I'm not a guru, but I believe what I said in my post does shed some light. Luxembourg may be part of the EU, but it has its own personality (thus far, at least) which can be beneficial if planning to set it up the right way.
can you tell us more about the sarl option you mentioned?
 
can you tell us more about the sarl option you mentioned?
Hello, it is a plain SàRL, with 2-yr clean track record and a bank account opened at a private Swiss bank (it can only be maintained on a USD1MM deposit from new owners, else I suggest OlkyPay as the banking solution -fast and reliable for LUX companies-). CSP is good and well-priced (includes audit and filing of annual accounts + anything in-between). The upside as I mentioned is that it can be converted into a securitization/tokenization tax transparent (0%) vehicle by amending the articles of incorporation (takes one week tops).

I don't know if there is anything else you'd want me to add, feel free to ask (as long as this doesn't contravene the forum rules).

NVO
 
We have a client looking to set up a PE Fund in Luxembourg. We are recommending a sort of Special LP (SCSp) - main advantage is that it is not regulated, yet can qualify under AIFM directives and no approval needed from the state authority CSSF. Also ISIN and Bloomberg tickers can be allocated to the SCSp structure. So if looking for a fund setup, then Luxembourg is very interesting. But if looking for more traditional business models, LU may not be very suitable if on a budget.
 
We have a client looking to set up a PE Fund in Luxembourg. We are recommending a sort of Special LP (SCSp) - main advantage is that it is not regulated, yet can qualify under AIFM directives and no approval needed from the state authority CSSF. Also ISIN and Bloomberg tickers can be allocated to the SCSp structure. So if looking for a fund setup, then Luxembourg is very interesting. But if looking for more traditional business models, LU may not be very suitable if on a budget.
Agreed, but AIFMs tax transparent and exempt from 'strict' or normal CSSF regulation, are limited to €100M AUM. If planning to go beyond that, then a full setup is required, and maybe Luxembourg loses a big part of its appeal. However, with the tokenization(securitization option, there are no actual limits and for a PE-style fund might be worth a look. Of course, if ISIN and Bloomberg tickers are of the essence, then not a good option.

NVO
 
Indeed on the 100M AUM, but as far as I know this is only if the AUM is Luxembourg based. While I'm not 100% sure, I believe foreign assets are not subjected to this Furthermore if it is a closed-end fund, I believe the limit is 500M (LU assets again) - but I admit I'm not fully certain of this, so I apologies in advance if I have this wrong. I need to check with my legal advisor, but each call to him is a billable activity, so I try not to make so many calls!
 
The Securitization vehicle seems way more interesting.. it give you 0 tax while trading, differently from the SCSp which depending on where you are it might be transparent.

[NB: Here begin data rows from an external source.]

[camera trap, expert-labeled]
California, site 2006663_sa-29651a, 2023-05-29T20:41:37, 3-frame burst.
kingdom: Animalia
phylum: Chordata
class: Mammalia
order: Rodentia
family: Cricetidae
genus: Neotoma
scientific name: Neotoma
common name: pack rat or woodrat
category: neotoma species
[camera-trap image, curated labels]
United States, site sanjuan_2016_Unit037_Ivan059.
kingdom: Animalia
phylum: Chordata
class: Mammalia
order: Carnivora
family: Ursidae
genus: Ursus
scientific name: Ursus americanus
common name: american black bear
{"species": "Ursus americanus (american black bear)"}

There is an issue with the securitization vehicle though, whatever you securitize must have single strategy.. what are you using it for?

My take: partnerships are a mess
 
The Securitization vehicle seems way more interesting.. it give you 0 tax while trading, differently from the SCSp which depending on where you are it might be transparent.

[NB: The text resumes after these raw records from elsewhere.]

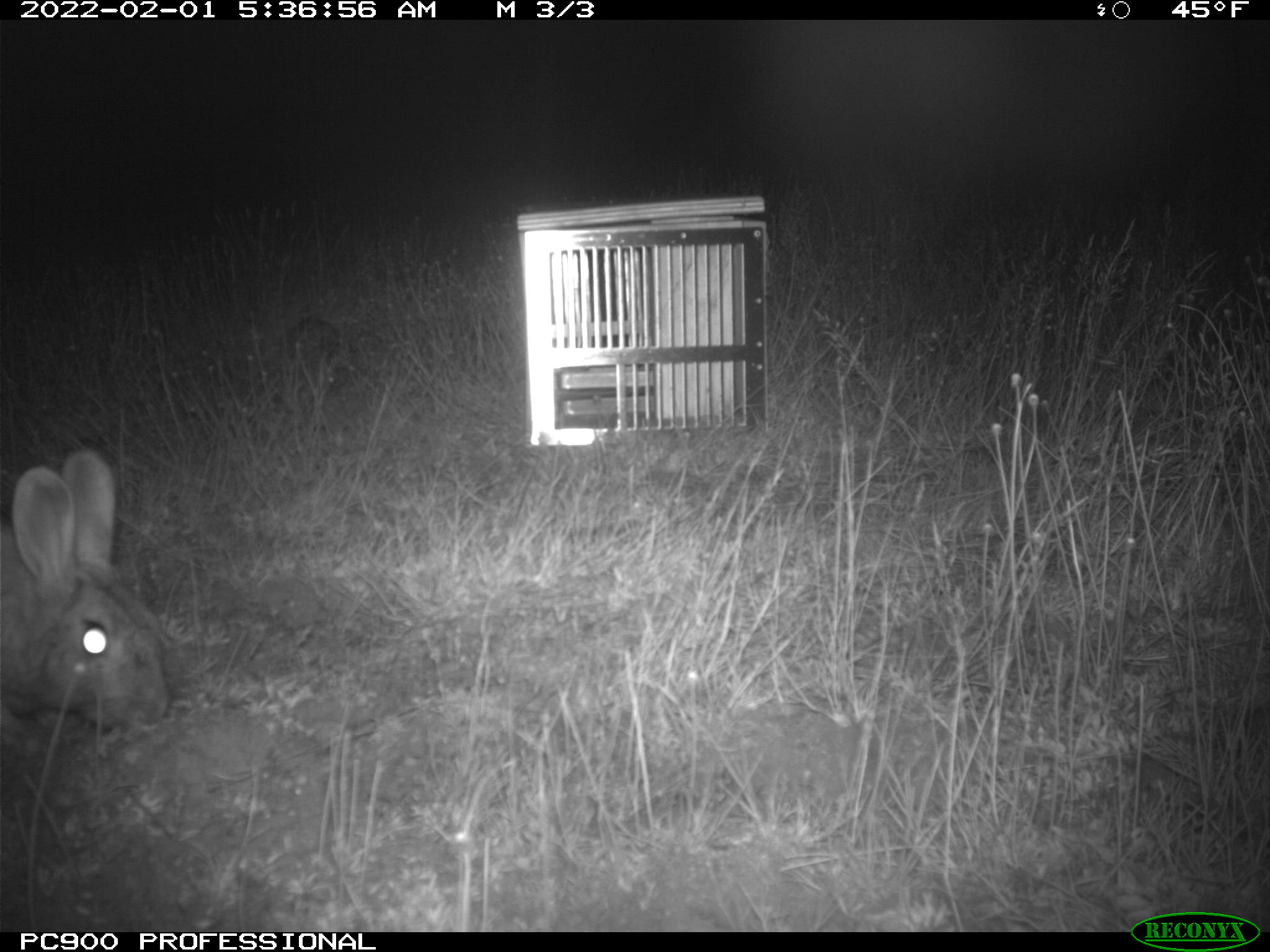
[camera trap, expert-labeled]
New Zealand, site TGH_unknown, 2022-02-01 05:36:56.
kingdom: Animalia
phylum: Chordata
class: Mammalia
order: Lagomorpha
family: Leporidae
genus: Oryctolagus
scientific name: Oryctolagus cuniculus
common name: european rabbit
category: rabbit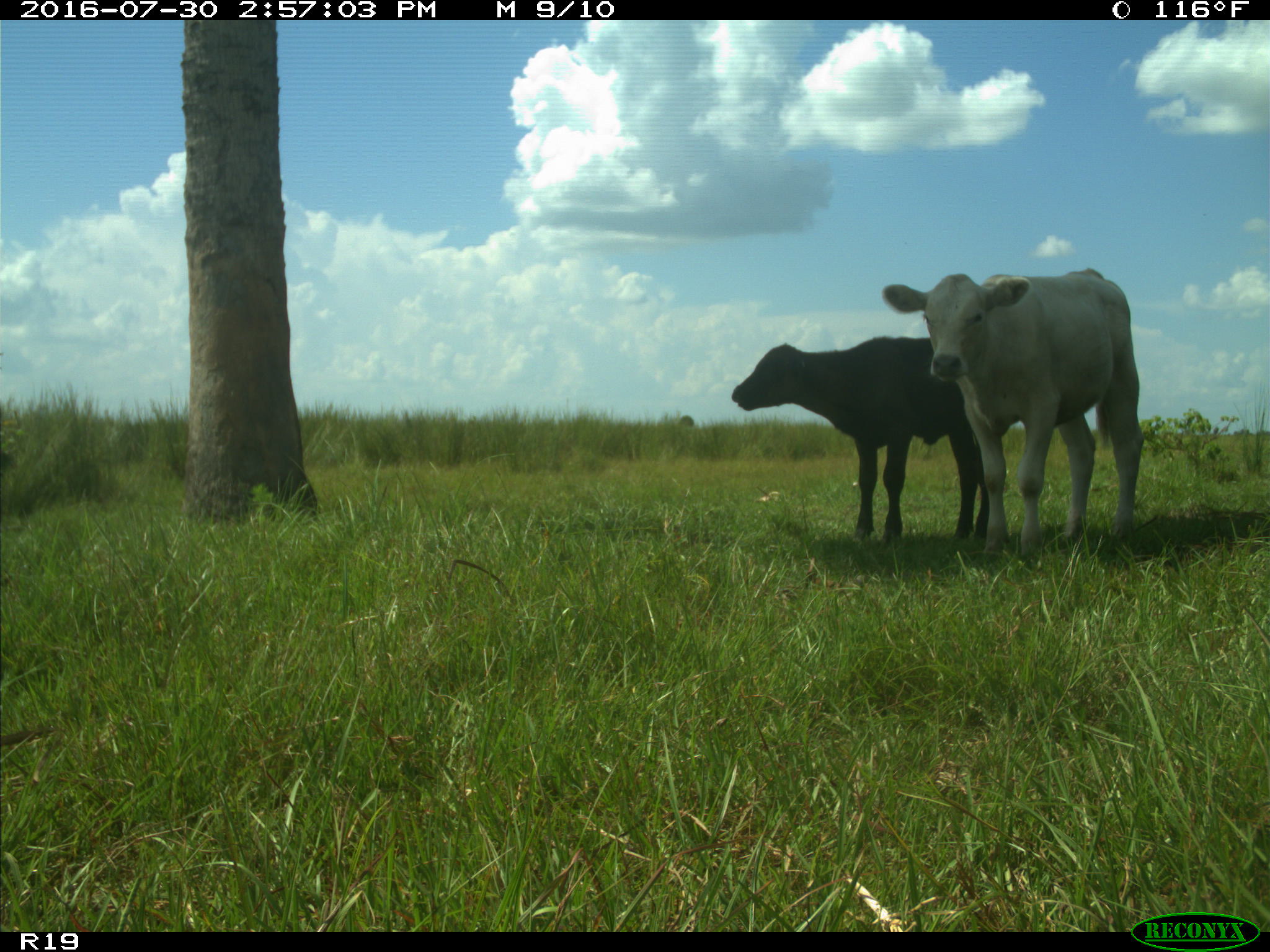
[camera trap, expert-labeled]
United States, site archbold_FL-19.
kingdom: Animalia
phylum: Chordata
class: Mammalia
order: Artiodactyla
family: Bovidae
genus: Bos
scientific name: Bos taurus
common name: domestic cow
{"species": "Bos taurus (domestic cow)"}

There is an issue with the securitization vehicle though, whatever you securitize must have single strategy.. what are you using it for?

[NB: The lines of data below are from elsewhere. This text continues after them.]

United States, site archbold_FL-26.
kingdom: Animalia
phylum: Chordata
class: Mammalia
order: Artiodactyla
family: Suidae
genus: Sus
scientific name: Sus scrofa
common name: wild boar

My take: partnerships are a mess
True - I'm not a fan of partnerships neither. In this particular case though, our client is a non-EU Private Equity firm and we have found that it is easier to get them in front of EU investors (non institutionals, and so mainly family offices) if they have an EU setup like the Lux SCSp structure. The types of firms I'm dealing with are setting up funds that are too small for institutional capital and so the smallish AUM of these funds are geared towards EU family offices - some of whom have internal governance restrictions that prevent them from investing outside the EU. The SCSp allows such offices to get exposure to certain non-EU assets through an EU regulated fund and this keeps their compliance teams happy in a way. So this set up has nothing to do with tax optimization or anything, but rather just a set up to make things easier between a bunch of very different parties!